I also always wondered why Laura did not take Ma and Mary to Rocky Ridge.
It seems a stark contrast between the Ma in the books, the heart of the family that kept hopes high and moods cheerful in dire situations (and always thought up something to cook and to eat!) and the rest of Laura’s life story.
Maybe it was common to depart from parents after marriage and not see them again after moving away,but it is hard to image why someone who wrote that lovingly about her mother should not have urged her to live with her after she had the chance (and the space).
Ma and Mary alone must have been in a frightful situations: Two women and possibly both dependened on one another – one due to her blindness, the other due to her age.
Must they not constantly have feared the other one’s death or injury and how they would continue then?
I kept wondering if the grown-up Laura didn’t depart from some of the values she stresses in LHOTP, about the family sticking together come what may.
Why otherwise would she not have offered Ma and Mary to live at the relatively comfortable Rocky Ridge farm? She may not have had that much money, but she had the space.
I don’t know if Laura ever offered to let Ma and Mary move in, but I don’t think they’d have wanted to. It isn’t like Ma and Mary were hunkered down in the house, they were well known and active figures around the community, active with the church, friends with the leaders of the town and they’d be leaving all that and all memories of their life there with Pa to move into someone else’s house, even if it was a daughter. I know several of my older relatives who you’d have to physically drag out the door to get them to do that until extremely near the end of their lives. Besides, they always had other people living with them, a young family named Green that they doted on according to the cards sent them and for awhile Nate and Grace.
I so agree with you, Sarah. These two women had a life they’d built, and were surrounded by friends and townsfolk. And, DeSmet want quite add provincial add it had started off being.
You wouldn’t know I’d been an editor for years, would you, the was I let auto-correct typos get through? “Add” was supposed to be “as”

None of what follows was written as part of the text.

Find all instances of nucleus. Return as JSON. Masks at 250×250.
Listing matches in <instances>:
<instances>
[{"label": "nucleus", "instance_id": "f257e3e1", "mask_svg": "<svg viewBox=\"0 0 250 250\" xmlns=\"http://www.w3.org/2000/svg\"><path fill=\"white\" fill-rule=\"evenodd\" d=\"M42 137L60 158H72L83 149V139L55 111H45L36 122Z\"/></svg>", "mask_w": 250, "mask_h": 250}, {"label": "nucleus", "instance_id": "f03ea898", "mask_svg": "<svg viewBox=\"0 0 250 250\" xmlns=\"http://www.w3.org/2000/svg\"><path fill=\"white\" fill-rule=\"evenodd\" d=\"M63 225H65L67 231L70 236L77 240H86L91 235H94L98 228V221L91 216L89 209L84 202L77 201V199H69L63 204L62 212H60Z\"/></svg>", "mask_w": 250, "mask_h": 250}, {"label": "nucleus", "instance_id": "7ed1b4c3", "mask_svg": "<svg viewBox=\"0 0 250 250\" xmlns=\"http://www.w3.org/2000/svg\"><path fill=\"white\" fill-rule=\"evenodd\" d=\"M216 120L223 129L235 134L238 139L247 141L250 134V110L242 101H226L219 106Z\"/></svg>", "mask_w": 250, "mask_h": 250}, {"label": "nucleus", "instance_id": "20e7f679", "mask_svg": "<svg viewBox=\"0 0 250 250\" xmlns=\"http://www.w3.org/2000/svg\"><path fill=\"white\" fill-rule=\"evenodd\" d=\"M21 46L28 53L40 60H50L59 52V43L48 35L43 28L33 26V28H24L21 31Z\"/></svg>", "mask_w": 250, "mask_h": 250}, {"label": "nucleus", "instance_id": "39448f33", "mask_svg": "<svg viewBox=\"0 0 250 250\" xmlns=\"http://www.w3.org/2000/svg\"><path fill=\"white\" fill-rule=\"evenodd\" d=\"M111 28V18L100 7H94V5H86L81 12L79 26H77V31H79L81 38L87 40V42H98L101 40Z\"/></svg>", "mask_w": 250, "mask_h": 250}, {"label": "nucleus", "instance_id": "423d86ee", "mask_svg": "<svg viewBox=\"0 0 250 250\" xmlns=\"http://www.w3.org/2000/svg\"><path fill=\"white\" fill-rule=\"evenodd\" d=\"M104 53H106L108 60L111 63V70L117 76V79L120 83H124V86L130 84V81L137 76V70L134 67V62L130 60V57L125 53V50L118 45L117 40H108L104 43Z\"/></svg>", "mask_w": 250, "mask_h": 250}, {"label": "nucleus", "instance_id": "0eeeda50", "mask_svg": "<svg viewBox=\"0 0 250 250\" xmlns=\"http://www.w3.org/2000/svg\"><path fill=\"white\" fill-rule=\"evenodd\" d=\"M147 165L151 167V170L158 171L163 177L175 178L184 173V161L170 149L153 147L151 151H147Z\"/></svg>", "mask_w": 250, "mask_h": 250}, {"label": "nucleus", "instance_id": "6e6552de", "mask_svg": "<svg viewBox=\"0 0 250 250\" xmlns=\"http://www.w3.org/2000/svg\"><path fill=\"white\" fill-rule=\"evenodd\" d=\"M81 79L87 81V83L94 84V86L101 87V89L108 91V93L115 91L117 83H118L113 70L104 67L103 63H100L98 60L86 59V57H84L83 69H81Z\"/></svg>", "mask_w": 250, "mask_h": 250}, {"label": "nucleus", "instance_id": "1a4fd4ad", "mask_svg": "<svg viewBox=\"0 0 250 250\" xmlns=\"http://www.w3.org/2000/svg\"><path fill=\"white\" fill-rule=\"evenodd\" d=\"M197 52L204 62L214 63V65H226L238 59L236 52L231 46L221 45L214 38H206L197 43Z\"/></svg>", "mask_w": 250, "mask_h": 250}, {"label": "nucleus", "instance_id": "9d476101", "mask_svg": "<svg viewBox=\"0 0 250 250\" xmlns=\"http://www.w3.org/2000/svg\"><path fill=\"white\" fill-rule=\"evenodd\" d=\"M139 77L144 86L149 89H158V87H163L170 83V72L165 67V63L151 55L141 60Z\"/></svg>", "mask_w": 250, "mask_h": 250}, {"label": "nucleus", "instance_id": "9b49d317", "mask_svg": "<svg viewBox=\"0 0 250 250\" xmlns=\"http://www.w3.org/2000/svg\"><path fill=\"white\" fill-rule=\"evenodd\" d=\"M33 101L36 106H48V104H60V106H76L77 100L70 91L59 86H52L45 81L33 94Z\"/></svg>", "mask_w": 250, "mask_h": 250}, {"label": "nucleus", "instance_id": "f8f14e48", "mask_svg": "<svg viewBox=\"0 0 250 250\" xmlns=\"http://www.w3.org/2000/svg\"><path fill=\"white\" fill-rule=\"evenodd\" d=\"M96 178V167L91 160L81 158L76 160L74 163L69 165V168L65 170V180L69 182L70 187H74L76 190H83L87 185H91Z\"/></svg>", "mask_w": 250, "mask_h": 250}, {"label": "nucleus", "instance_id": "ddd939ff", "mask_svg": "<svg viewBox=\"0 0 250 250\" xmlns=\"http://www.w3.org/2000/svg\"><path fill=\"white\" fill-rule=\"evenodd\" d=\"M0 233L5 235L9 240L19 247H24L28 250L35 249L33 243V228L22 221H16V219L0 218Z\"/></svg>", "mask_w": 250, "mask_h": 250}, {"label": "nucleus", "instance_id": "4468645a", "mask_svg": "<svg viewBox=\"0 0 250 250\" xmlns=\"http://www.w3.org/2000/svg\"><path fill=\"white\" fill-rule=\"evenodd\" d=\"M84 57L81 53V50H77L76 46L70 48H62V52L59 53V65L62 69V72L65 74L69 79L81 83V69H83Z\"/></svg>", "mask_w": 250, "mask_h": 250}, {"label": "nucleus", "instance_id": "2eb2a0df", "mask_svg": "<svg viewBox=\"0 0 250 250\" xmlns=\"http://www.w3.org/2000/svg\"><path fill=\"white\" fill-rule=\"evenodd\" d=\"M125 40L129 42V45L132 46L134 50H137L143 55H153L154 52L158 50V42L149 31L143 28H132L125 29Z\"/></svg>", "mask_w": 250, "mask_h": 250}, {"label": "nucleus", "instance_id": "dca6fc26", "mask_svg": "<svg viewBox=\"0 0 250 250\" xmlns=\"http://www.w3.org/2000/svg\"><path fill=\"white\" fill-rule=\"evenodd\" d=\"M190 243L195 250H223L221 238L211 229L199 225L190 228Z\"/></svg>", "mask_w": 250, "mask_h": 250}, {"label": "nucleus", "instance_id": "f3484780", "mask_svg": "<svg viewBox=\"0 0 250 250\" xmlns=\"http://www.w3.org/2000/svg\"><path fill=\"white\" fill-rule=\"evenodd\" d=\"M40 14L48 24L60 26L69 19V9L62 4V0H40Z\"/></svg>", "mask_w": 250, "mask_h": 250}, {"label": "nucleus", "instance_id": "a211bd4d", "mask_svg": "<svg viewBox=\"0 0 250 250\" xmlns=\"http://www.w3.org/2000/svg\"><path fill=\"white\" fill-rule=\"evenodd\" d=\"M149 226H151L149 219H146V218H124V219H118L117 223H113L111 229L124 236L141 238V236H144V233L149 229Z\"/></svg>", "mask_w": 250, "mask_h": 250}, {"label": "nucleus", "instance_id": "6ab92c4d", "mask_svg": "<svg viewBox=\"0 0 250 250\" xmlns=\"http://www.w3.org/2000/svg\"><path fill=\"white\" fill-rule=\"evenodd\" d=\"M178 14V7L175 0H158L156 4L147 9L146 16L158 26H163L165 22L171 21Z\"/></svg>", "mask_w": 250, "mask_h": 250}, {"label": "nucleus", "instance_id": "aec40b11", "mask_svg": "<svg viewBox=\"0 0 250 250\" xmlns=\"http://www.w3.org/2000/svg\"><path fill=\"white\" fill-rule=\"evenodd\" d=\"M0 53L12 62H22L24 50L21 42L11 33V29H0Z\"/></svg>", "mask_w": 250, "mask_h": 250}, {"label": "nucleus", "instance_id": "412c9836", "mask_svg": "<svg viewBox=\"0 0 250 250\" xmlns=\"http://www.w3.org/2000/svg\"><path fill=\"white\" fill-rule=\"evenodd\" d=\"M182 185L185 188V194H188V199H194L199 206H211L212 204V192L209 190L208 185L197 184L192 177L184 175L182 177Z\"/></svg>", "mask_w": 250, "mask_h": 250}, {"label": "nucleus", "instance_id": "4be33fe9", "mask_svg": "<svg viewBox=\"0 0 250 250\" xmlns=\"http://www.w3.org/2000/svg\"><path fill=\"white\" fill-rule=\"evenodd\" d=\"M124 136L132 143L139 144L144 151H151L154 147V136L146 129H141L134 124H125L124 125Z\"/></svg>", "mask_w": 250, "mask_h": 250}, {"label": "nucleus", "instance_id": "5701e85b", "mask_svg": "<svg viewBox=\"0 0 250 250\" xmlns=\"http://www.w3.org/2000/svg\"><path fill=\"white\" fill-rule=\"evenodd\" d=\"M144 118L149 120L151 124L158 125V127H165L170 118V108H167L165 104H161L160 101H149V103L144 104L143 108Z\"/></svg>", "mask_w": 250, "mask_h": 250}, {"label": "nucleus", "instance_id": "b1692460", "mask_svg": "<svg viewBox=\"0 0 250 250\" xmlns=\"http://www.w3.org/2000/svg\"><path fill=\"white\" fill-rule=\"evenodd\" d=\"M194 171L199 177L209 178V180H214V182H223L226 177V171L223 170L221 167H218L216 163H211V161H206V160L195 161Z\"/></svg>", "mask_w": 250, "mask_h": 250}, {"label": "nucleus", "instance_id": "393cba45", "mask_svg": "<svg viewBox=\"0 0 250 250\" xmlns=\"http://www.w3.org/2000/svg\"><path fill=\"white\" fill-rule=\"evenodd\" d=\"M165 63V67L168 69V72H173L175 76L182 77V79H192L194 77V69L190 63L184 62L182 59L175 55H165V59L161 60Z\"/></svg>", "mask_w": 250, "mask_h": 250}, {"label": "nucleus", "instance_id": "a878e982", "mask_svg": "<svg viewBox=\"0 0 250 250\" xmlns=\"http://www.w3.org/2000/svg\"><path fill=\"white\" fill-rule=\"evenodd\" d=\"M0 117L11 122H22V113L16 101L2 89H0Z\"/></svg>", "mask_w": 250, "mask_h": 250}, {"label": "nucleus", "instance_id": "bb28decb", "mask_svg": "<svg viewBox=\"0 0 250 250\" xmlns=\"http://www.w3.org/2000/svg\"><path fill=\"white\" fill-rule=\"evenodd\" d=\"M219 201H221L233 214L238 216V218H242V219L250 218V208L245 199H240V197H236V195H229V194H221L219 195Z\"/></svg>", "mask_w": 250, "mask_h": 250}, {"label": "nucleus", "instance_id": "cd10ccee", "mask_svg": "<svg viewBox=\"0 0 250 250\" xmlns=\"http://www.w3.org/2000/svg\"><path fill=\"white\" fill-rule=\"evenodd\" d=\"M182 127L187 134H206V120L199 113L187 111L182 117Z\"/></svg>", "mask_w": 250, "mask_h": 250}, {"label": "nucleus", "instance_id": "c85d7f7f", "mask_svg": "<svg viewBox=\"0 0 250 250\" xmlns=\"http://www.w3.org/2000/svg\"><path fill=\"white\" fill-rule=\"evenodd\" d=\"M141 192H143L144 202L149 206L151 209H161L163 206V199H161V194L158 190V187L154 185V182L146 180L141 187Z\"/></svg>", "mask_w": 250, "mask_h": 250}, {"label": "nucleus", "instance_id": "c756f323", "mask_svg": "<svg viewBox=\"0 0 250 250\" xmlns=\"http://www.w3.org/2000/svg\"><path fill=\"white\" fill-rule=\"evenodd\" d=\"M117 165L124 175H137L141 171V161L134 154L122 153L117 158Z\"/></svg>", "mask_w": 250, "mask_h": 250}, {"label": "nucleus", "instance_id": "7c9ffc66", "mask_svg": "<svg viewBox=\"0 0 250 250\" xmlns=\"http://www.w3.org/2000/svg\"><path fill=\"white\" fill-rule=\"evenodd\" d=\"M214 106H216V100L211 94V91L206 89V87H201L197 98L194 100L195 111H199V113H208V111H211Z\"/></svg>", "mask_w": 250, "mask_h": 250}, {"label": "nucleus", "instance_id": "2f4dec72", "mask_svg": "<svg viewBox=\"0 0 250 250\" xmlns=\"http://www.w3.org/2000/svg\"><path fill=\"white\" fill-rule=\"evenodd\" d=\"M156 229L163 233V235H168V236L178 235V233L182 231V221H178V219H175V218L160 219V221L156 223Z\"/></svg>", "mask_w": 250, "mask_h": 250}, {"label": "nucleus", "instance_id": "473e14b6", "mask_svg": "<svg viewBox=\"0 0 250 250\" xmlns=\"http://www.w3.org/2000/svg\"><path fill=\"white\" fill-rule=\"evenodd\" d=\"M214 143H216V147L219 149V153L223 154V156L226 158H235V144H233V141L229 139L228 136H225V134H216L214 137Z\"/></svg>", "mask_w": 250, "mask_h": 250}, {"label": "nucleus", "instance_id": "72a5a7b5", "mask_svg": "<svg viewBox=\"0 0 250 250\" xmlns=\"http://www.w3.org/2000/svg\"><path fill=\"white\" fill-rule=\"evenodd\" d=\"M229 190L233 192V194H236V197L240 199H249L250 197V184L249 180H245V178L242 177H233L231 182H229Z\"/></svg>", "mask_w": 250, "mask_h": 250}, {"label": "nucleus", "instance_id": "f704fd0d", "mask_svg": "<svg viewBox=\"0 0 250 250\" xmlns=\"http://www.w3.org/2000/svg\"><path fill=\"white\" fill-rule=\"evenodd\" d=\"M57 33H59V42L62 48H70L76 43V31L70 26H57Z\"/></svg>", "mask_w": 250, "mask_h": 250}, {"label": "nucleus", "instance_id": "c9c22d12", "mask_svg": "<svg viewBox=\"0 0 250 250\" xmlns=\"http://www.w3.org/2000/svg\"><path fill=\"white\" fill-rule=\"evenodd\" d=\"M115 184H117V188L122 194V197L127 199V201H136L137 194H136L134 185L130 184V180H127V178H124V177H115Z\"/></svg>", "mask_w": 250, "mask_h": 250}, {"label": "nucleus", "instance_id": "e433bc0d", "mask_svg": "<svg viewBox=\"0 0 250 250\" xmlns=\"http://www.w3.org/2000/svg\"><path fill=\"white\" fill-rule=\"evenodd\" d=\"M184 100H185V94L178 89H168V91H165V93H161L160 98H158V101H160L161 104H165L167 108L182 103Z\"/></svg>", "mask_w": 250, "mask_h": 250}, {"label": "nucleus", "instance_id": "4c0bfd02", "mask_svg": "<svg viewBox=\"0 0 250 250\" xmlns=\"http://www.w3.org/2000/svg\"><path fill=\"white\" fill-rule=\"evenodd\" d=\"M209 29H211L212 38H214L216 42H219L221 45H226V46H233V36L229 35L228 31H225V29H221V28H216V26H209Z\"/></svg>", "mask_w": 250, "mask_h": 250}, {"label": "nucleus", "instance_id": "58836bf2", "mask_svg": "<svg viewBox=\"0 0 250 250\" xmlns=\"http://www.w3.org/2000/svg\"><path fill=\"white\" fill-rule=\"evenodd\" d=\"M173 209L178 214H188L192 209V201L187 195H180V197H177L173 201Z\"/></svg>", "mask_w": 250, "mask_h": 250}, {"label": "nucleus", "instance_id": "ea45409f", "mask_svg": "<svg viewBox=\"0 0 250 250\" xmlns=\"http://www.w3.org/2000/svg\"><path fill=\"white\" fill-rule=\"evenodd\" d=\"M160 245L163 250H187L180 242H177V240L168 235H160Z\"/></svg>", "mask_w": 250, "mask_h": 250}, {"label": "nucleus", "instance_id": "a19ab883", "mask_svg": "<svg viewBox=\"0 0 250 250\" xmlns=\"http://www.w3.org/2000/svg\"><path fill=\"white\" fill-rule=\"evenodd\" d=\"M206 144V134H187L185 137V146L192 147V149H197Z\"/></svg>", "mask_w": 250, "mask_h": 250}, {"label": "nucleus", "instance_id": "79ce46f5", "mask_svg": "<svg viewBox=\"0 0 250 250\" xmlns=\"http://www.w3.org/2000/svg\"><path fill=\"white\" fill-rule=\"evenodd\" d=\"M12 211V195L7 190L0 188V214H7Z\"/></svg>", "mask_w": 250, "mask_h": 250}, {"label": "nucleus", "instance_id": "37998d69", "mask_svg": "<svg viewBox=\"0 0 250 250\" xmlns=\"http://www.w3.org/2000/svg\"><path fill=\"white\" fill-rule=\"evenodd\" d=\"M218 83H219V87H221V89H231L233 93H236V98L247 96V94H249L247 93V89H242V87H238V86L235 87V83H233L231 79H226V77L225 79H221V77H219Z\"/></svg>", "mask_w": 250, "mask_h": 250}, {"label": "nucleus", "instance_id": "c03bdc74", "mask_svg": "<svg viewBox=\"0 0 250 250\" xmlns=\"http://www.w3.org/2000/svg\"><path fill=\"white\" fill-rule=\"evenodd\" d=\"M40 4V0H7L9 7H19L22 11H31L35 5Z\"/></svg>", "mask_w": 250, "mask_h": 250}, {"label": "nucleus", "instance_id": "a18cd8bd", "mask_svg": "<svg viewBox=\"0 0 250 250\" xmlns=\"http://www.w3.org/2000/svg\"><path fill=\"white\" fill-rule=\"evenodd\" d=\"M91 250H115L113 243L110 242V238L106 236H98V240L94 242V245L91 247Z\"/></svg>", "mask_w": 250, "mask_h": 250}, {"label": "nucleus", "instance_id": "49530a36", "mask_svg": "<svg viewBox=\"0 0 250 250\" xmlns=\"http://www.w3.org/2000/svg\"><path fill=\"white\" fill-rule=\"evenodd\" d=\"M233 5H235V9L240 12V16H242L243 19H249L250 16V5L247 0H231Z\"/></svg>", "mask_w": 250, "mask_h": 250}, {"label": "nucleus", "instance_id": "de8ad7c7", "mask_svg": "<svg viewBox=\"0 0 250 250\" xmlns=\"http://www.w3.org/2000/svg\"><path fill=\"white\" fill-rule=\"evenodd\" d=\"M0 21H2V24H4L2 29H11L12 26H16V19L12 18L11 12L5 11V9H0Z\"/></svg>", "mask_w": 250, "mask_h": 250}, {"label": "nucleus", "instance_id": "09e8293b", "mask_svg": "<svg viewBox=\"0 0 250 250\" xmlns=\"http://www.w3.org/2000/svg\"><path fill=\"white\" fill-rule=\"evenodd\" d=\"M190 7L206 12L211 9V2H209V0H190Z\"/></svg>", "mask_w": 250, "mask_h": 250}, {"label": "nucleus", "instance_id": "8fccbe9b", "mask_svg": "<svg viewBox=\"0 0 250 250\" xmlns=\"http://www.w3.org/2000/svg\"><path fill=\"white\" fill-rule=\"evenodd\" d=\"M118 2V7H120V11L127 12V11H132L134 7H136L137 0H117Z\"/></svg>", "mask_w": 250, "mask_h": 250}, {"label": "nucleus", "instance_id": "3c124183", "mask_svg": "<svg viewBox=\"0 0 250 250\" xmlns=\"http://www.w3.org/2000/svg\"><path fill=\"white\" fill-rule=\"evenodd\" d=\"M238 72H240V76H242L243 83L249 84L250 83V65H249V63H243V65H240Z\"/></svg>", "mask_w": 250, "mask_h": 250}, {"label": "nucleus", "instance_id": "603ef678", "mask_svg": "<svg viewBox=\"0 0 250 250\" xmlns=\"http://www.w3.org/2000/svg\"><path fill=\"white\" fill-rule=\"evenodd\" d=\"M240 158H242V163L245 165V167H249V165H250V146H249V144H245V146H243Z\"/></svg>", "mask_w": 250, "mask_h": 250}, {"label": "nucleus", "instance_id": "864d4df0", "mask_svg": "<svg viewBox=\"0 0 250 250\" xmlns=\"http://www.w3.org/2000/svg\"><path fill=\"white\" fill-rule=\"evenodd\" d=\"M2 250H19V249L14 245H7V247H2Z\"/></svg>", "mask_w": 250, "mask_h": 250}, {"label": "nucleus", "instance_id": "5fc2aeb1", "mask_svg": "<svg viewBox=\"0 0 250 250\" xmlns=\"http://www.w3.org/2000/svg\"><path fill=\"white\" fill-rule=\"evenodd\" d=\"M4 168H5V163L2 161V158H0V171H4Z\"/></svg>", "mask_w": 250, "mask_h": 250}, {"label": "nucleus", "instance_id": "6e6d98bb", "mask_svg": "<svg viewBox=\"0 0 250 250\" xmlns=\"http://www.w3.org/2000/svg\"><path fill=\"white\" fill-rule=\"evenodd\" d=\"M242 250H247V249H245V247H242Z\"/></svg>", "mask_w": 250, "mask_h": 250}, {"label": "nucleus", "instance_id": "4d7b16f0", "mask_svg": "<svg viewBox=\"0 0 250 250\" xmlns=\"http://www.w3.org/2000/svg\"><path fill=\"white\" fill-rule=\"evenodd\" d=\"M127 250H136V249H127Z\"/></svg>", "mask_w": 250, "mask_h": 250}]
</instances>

Did you mean WANT to be wasn’t?
I never got the sense that Willie Oleson was not normal mentally. I think he was just a brat who got away with goofing off by acting like an idiot. About Ma and Mary and why they didn’t live with Laura, I agree with those who suggested that they would not have looked favorably upon moving hundreds of miles away from their home of several decades. Old folks and more especially the blind like/need to stay in familiar surroundings so they know where all the furniture is etc. It’s also unknowable as to whether Laura and Almanzo might have helped them financially from time to time. That’s not something that would have been talked/written about. It would have been sent, accepted and probably nothing ever actually said about it.